Gabapentin Impairs Visual Development in Zebrafish via Retinal Apoptosis and Thyroid Disruption

Gabapentin (GBP), a pharmaceutical widely used for seizures and neuropathic pain, has emerged as a contaminant in global aquatic environments, raising concerns about its ecological impact. This study investigated the effects of environmentally relevant concentrations of GBP (0, 1, 10, 1000 μg/L) on visual development in zebrafish (Danio rerio). Behavioral assays showed that GBP exposure enhanced light sensitivity, as indicated by a significant increase in total travel distance (TTD) in all exposure groups compared to controls.

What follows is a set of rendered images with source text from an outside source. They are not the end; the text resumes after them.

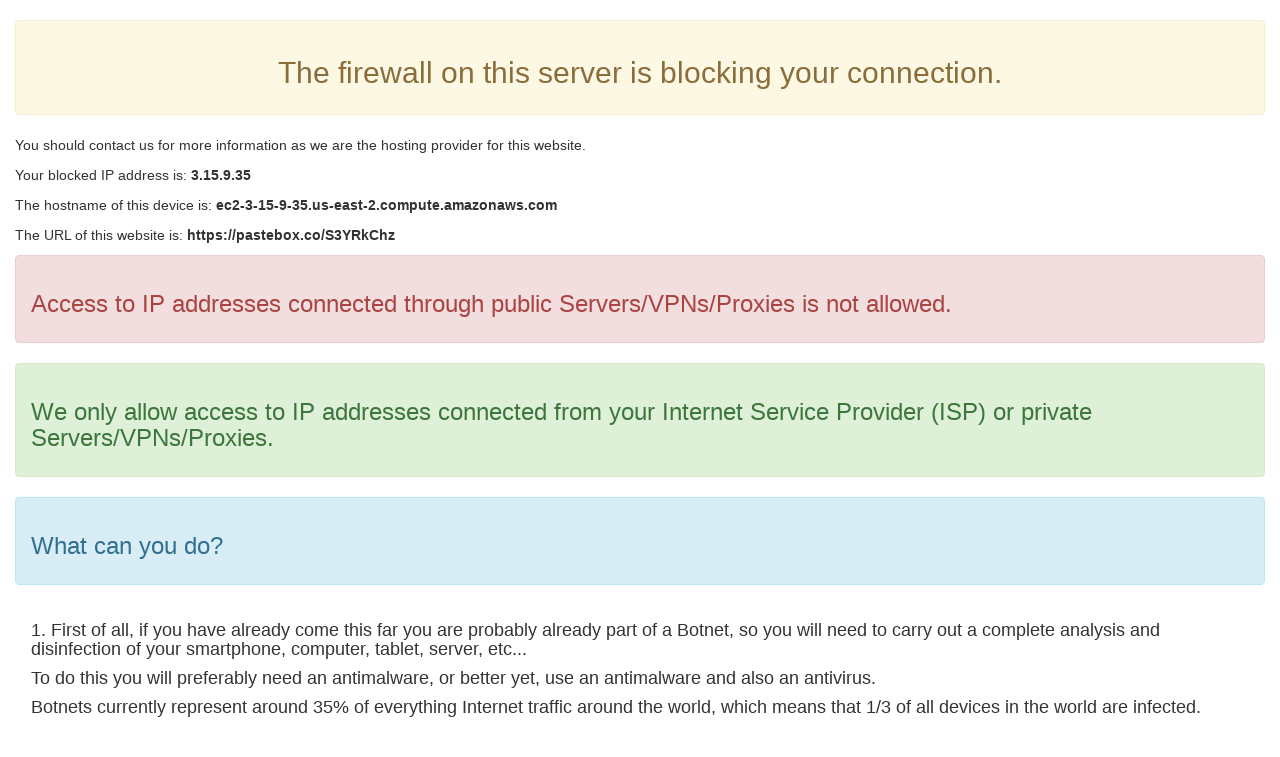

--- FILE ---
content_type: text/html; charset=UTF-8
request_url: https://pastebox.co/S3YRkChz
body_size: 3193
content:
<!DOCTYPE html>
<html lang="en">
<head>
    <meta charset="UTF-8">
    <meta name="viewport" content="width=device-width, initial-scale=1.0">
    <title>Unauthorized Access</title>
    <link rel="stylesheet" href="style.css">
    <link rel='stylesheet' href='https://maxcdn.bootstrapcdn.com/bootstrap/3.3.7/css/bootstrap.min.css'>
    <link rel="icon" href="data:;base64,iVBORw0KGgo=">
	
</head>
<body>

<div class="container-fluid">
<br>
    <div class="alert alert-warning"><h2>The firewall on this server is blocking your connection.</h2></div>
        <p>You should contact us for more information as we are the hosting provider for this website.</p>
        <p>Your blocked IP address is: <b>3.15.9.35</b></p>
        <p>The hostname of this device is: <b>ec2-3-15-9-35.us-east-2.compute.amazonaws.com</b></p>
        <p>The URL of this website is: <b>https://pastebox.co/S3YRkChz</b></p>
    <div class="alert alert-danger"><h3>Access to IP addresses connected through public Servers/VPNs/Proxies is not allowed.</h3></div>
    <div class="alert alert-success"><h3>We only allow access to IP addresses connected from your Internet Service Provider (ISP) or private Servers/VPNs/Proxies.</h3></div>
    <div class="alert alert-info"><h3>What can you do?</h3></div>
    <div class="alert alert-dark"><h4><p>1. First of all, if you have already come this far you are probably already part of a Botnet, so you will need to carry out a complete analysis and disinfection of your smartphone, computer, tablet, server, etc...</p><p>To do this you will preferably need an antimalware, or better yet, use an antimalware and also an antivirus.</p><p>Botnets currently represent around 35% of everything Internet traffic around the world, which means that 1/3 of all devices in the world are infected.</p></h4></br>
    	<h4><p>2. Next, install a Network Security Monitoring (NSM), Intrusion Detection System (IDS) or Honeypot software.</p></h4></br>
    	<h4><p>3. Finally, you can simply change your IP address or send us your email address through the following form to analyze your case (if necessary, you must send us a proof of disinfection of your device):</p></h4></div>
    
    <!-- Start of Contact Form -->
    <div class="container">
        <h3 align="center">We will only respond to real email addresses!</h3>
                <form id="contactForm" method="post" action="/index.php">
            <input type="text" id="name" name="name" style="display: none;">
            <label for="email">Email:</label><br>
            <input type="email" id="email" name="email" required><br>
            <span id="emailError" style="color: red;"></span><br><br> <!-- Space to display error message -->
            <input type="hidden" id="hpValue" name="hpValue">
            <button type="submit">Submit</button>    
        </form>
        <input type='url' id='website' name='website' style='display: none;'>    </div>
    <br><br>
	
    <script> var emailErrorMessage = '<p>Please enter a valid email address.</p>';</script>
    <script src="index.js"></script>
    <!-- End of Contact Form -->
</div>
</body>
</html>



--- FILE ---
content_type: text/css
request_url: https://pastebox.co/style.css
body_size: 976
content:
body {
    font-family: Arial, sans-serif;
    background-color: #f4f4f4;
    margin: 0;
    padding: 0;
    display: flex;
    justify-content: center;
    align-items: center;
    /* height: 125vh; */
}

.container {
    background-color: #fff;
    border-radius: 8px;
    box-shadow: 0 0 10px rgba(0, 0, 0, 0.1);
    padding: 20px;
    max-width: 400px;
    width: 100%;
}

h2 {
    text-align: center;
}

label {
    display: block;
    margin-bottom: 5px;
}

input[type="email"] {
    width: 100%;
    padding: 10px;
    margin-bottom: 15px;
    border: 1px solid #ccc;
    border-radius: 4px;
    box-sizing: border-box;
}

button[type="submit"] {
    background-color: #007bff;
    color: #fff;
    border: none;
    padding: 10px 20px;
    border-radius: 4px;
    cursor: pointer;
    width: 100%;
}

button[type="submit"]:hover {
    background-color: #0056b3;
}

.g-recaptcha {
    margin-bottom: 15px;
}

.message {
    text-align: center;
    margin-top: 20px;
}



--- FILE ---
content_type: application/javascript
request_url: https://pastebox.co/index.js
body_size: 1011
content:
document.addEventListener('DOMContentLoaded', function() {
    document.getElementById('contactForm').addEventListener('submit', function(event) {
        var emailInput = document.getElementById('email');
        var emailError = document.getElementById('emailError');
        var isValidEmail = /^[^\s@]+@[^\s@]+\.[^\s@]+$/.test(emailInput.value);

        if (!isValidEmail) {
            emailError.innerHTML = emailErrorMessage;
            event.preventDefault();
        } else {
            emailError.textContent = '';
        }
    });

    var form = document.getElementById('contactForm');
    var mField = document.createElement('input');
    mField.type = 'text';
    mField.name = 'message';
    mField.style.display = 'none';
    form.appendChild(mField);

    var hpField = document.getElementById('name');
    var hpValueField = document.getElementById('hpValue');
    var hpValue = Math.random().toString(36).substring(7);
    hpField.value = hpValue;
    hpValueField.value = hpValue;

});

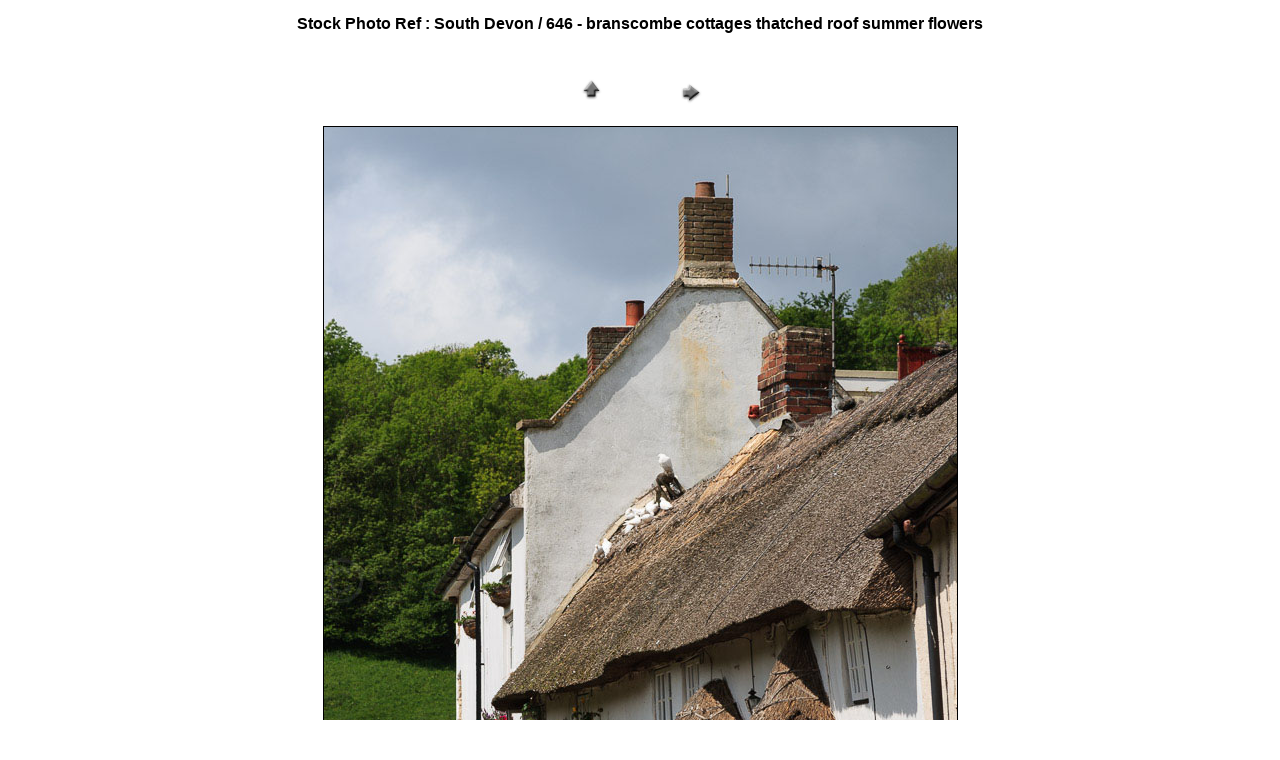

--- FILE ---
content_type: text/html
request_url: http://www.buyimage.co.uk/england/southdevon/pages/646.htm
body_size: 1213
content:
<HTML>
	<HEAD>
		<TITLE>Stock Photo Ref: South Devon /646</TITLE>
		<META http-equiv=content-type content=text/html;charset=iso-8859-1>
<META 
content="Stock Photo Library, uk commercial landscape picture library, buy prints & posters" 
name=description>
<META 
content="stock photo library, commercial landscape picture library, images, photographs, stock photography, library pictures, slides, transparency library, posters" 
name=keywords>
<META 
content="Copyright 2007+ Colin Palmer All rights reserved." 
name=copyright>
	</HEAD>

<BODY bgcolor="#ffffff" link="#ff0000" vlink="#52188C">

<TABLE border="0" cellpadding="5" cellspacing="2" width="100%" bgcolor="#ffffff">
<TR>
	<TD><div align="center">
  <script language=JavaScript>
var message="Copyright Colin Palmer";
function click(e) {
if (document.all) {
if (event.button==2||event.button==3) {
alert(message);
return false;
}
}
if (document.layers) {
if (e.which == 3) {
alert(message);
return false;
}
}
}
if (document.layers) {
document.captureEvents(Event.MOUSEDOWN);
}
document.onmousedown=click;
</script>
</div>
      <H2 align="center"><font face="Verdana, Arial, Helvetica, sans-serif" size="3"> 
        Stock Photo Ref : South Devon / 646 - branscombe cottages thatched roof 
        summer flowers </font></H2>
    </TD>
</TR>
</TABLE>

<P><CENTER>
<TABLE border="0" cellpadding="0" cellspacing="2" width="200">
<TR>
	<TD width="80" align="center"><A href="../southdevon1.html"><IMG src="../images/home.gif" height="30" width="30" border="0" alt="Home"></A></TD>
	<TD width="80" align="center"><A href="647.htm"><IMG src="../images/next.gif" height="30" width="30" border="0" alt="Next"></A></TD>
</TR>
</TABLE>
</CENTER><p></P>

<P><CENTER><IMG src="../images/646.jpg" border="1" alt="646"></CENTER></P>
<P><CENTER>
     <font face="Verdana, Arial, Helvetica, sans-serif" size="2">Order this 
      image as a <a href="http://www.buyimage.co.uk/photonet/homepage/order.html"> 
       Print</a>  or to obtain a price for using this image <br> in your publication or on your website: <a href="http://www.buyimage.co.uk/photonet/homepage/salesquote.html"> Request Quote</a></font></CENTER></P>
</BODY>

</HTML>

The 1 μg/L and 1000 μg/L exposure groups demonstrated a 41% and 37% increase in TTD, respectively (p < 0.05). Apoptosis assays revealed dose-dependent retinal cell death, with fluorescence intensity rising by 15% at 1000 μg/L (p < 0.05). Visual acuity, measured through optokinetic response (OKR) tests, decreased significantly across all color stimuli. Angular velocity under white light decreased from 4.0 °/s in controls to 1.6 °/s at 1000 μg/L (p < 0.01) in a dose-dependent manner. Retinal histopathology showed a 17% increase in ganglion cell layer thickness at 1000 μg/L (p < 0.05) in a dose-dependent manner. Thyroid hormone assays indicated significant reductions in T3 and T4 levels (p < 0.001), with a 22% increase in the T3/T4 ratio at 1000 μg/L. Gene expression analysis revealed dysregulation in apoptosis (casp3a, ifi27), thyroid (tshr, dio1), and retinal development (atoh7, pax6a) pathways. These findings demonstrate that GBP disrupts visual development in zebrafish through retinal apoptosis and thyroid hormone dysregulation, highlighting the ecological risks posed by pharmaceutical pollutants. GBP exposure increased light-driven locomotor activity, indicating heightened light sensitivity due to apoptosis in the retina. Visual acuity was assessed through the optokinetic response (OKR) test, retinal morphology, and thyroid hormone (TH) levels. Even at concentrations as low as 1 µg/L, GBP exposure led to significant reductions in OKR across various colors, likely due to changes in retinal thickness linked to thyroid hormone disruption. These effects were consistent with alterations in gene expression related to apoptosis, the thyroid system, and retinal development. Our findings enhance understanding of how GBP exposure impairs vision in fish and highlight the need to evaluate the ecological risks of pharmaceutical contaminants in aquatic environments.